(Exercise)
Which lines in the material below contain the word "sleeve"? Pull out each of those lines in full.
[Begin Listed entries]
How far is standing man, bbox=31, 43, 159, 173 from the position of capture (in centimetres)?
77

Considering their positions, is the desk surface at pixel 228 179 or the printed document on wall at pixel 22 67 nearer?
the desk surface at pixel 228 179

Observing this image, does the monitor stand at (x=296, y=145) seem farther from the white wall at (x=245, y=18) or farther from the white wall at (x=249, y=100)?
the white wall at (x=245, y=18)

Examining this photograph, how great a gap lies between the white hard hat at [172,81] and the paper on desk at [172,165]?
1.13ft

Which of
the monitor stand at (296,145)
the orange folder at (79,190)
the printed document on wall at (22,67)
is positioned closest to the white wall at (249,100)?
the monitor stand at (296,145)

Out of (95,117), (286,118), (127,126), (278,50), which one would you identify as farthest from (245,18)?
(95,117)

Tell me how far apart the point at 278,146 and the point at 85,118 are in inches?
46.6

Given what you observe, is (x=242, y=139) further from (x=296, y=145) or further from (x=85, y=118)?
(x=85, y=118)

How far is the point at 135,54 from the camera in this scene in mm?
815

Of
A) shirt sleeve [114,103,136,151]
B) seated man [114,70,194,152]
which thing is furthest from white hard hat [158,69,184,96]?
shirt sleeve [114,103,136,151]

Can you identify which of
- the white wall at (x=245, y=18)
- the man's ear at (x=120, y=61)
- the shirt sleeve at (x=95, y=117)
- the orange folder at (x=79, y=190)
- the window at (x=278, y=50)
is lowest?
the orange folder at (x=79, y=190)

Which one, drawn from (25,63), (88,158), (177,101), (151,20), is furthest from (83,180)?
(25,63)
[End Listed entries]
[Begin Listed entries]
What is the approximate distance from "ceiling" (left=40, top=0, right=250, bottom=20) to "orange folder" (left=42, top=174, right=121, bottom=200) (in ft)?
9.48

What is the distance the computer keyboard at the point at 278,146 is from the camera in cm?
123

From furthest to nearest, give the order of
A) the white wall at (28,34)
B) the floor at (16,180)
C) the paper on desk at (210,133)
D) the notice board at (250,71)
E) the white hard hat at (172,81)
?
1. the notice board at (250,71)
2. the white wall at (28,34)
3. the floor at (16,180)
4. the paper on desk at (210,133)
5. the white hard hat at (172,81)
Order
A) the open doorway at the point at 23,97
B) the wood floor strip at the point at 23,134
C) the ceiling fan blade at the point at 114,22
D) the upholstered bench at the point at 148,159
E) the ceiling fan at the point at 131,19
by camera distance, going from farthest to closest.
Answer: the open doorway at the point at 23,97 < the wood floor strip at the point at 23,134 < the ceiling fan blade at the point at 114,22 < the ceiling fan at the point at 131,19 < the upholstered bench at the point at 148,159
[End Listed entries]
[Begin Listed entries]
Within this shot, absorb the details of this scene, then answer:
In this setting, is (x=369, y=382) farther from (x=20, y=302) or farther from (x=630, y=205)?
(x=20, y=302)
[End Listed entries]
(Exercise output)
A) shirt sleeve [114,103,136,151]
shirt sleeve [114,103,136,151]
- the shirt sleeve at (x=95, y=117)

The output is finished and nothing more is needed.